__What to work on__.
Copy everything from the line containing "Looking at this" down to the end of the listing, raising every number in the answers (the depths, distances, and coordinates) by 64 and leaving all other text unchanged.

__Given data__.
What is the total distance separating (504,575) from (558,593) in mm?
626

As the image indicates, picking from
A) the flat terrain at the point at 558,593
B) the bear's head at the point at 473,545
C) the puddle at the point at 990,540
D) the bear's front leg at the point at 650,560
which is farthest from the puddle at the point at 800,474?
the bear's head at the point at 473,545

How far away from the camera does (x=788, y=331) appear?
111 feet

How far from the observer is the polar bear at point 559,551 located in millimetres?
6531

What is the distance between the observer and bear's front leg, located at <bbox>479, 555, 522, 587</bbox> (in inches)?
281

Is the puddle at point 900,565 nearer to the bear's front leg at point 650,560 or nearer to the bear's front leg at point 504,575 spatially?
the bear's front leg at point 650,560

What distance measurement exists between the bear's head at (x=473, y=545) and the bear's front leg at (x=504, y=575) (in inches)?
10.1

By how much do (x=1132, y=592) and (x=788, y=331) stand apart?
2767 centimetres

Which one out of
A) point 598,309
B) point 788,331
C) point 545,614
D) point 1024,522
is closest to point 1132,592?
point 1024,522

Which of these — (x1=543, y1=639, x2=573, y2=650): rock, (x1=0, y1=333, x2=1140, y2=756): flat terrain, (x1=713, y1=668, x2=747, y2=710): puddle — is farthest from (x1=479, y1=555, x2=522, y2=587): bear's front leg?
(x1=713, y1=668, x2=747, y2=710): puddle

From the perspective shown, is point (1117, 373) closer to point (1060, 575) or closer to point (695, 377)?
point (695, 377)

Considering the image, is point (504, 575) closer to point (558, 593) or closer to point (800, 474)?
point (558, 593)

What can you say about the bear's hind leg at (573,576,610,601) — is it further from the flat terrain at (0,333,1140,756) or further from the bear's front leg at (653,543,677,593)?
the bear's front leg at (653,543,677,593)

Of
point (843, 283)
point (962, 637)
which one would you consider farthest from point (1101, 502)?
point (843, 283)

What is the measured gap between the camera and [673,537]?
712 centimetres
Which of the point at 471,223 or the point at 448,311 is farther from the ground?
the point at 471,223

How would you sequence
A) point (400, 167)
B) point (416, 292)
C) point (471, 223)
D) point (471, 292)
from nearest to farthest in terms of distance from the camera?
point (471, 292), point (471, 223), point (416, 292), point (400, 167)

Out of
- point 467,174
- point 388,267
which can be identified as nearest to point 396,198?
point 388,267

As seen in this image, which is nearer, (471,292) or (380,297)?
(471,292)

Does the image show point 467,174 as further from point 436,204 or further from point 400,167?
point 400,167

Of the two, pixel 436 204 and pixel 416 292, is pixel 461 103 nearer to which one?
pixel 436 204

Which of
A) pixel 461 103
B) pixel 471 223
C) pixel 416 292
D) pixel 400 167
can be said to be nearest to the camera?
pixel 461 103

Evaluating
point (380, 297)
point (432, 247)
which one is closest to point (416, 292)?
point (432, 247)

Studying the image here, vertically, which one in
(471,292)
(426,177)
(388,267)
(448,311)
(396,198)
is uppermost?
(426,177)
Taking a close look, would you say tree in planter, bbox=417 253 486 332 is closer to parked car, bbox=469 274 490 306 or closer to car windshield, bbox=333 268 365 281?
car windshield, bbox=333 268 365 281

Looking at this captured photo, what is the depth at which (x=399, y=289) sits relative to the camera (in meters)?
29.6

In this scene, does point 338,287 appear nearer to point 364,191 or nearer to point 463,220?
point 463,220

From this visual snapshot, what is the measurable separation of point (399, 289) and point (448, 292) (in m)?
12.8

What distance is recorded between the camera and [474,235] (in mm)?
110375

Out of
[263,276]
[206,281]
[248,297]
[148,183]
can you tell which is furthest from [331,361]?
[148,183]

__Result of this exercise__.
Looking at this captured photo, what is the depth at which (x=399, y=289) sits relative to the camera (in meters)?
93.6

In this scene, does point 338,287 appear nearer to point 364,191 or nearer to point 463,220?
point 527,284

From this visual snapshot, what is the measurable separation of point (399, 289) and point (448, 292) (in m)?
76.8

What distance is recorded between the camera and [474,235] (in mm)?
110439

Out of
[263,276]
[206,281]
[248,297]
[148,183]
can you tell which is furthest from [331,361]?
[212,247]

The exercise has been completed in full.